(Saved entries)
┏━━
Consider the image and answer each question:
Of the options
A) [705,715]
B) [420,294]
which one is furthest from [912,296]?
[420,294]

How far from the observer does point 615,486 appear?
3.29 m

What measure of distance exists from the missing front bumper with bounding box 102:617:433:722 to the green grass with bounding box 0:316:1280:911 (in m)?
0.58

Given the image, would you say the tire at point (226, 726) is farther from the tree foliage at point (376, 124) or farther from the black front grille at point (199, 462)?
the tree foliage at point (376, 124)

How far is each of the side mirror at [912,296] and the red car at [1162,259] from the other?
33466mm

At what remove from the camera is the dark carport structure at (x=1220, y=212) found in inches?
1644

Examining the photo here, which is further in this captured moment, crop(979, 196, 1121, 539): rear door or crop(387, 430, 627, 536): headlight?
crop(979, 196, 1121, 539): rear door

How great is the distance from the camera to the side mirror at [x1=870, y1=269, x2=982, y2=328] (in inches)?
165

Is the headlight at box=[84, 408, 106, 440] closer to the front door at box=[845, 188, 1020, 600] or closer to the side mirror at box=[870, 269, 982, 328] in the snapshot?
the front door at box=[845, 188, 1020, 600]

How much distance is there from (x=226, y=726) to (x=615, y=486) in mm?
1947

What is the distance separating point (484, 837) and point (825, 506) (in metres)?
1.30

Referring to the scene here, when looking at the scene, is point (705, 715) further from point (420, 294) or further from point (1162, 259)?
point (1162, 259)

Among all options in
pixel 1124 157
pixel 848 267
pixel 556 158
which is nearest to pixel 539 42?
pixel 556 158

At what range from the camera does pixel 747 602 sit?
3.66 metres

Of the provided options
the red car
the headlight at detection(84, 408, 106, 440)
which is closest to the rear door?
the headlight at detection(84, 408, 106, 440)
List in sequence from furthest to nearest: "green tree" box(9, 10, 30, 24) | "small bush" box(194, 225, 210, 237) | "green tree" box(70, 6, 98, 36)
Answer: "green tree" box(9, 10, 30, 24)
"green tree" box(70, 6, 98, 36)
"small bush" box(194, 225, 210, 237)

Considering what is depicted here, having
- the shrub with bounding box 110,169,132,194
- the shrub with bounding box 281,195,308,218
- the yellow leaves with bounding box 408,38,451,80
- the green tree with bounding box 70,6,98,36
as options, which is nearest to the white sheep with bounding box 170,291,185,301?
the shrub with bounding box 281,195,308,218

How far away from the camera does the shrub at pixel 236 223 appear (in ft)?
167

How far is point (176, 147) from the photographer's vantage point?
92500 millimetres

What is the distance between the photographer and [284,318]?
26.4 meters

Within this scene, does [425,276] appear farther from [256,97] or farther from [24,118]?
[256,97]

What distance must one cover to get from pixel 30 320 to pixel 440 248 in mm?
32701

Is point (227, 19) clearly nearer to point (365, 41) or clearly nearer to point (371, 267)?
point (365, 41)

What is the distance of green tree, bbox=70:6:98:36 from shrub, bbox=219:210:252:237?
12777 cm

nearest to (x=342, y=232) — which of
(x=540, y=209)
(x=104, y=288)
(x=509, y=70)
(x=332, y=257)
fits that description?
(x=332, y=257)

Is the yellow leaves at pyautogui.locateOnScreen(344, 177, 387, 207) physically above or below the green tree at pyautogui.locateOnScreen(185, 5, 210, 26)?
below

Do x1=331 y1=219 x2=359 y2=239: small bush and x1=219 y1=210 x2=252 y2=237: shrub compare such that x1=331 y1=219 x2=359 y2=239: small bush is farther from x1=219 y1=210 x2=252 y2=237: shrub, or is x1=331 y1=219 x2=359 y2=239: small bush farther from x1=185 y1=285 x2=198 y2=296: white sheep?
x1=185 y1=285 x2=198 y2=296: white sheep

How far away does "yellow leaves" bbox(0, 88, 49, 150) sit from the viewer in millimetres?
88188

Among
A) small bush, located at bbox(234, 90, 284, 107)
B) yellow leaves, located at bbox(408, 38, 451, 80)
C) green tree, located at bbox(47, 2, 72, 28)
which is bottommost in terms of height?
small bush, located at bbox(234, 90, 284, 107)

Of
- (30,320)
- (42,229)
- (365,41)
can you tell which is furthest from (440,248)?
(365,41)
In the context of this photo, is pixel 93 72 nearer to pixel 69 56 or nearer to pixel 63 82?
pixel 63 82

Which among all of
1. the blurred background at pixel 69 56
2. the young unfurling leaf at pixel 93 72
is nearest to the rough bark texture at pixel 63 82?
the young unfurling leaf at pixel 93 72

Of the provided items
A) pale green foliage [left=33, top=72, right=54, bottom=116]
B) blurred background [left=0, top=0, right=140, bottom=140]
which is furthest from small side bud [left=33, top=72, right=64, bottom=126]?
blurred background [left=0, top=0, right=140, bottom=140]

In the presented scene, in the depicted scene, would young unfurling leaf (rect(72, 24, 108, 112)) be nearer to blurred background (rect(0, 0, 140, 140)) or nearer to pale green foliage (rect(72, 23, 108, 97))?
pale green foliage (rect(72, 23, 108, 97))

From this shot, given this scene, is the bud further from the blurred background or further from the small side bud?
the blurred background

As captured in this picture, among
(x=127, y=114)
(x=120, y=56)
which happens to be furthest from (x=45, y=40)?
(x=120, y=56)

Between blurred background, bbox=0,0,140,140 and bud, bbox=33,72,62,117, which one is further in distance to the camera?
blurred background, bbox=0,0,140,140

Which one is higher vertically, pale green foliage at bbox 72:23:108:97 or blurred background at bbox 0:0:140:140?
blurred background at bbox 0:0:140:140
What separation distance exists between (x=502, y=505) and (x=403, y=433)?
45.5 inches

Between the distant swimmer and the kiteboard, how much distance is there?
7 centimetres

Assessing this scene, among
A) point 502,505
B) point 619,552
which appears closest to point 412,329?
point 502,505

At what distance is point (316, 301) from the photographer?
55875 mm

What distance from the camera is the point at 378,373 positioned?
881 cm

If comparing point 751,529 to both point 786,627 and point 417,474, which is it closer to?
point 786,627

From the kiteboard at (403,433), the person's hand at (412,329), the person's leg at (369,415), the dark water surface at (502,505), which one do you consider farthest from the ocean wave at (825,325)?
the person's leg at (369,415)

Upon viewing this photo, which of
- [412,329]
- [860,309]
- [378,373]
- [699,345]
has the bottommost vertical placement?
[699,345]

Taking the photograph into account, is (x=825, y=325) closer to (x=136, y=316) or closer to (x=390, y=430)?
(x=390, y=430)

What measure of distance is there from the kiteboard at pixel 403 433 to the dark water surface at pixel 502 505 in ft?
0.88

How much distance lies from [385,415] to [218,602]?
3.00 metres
┗━━
### SET EXERCISE:
Could you replace "kiteboard" with "surfboard" in the records, starting at the line that has "Taking the photograph" and stopping after the last line of the records, and give back only those lines with nothing else changed?

### FINAL RESULT:
Taking the photograph into account, is (x=825, y=325) closer to (x=136, y=316) or closer to (x=390, y=430)?
(x=390, y=430)

What measure of distance is there from the surfboard at pixel 403 433 to the dark water surface at pixel 502 505 in ft?
0.88

How much distance lies from [385,415] to [218,602]?
3.00 metres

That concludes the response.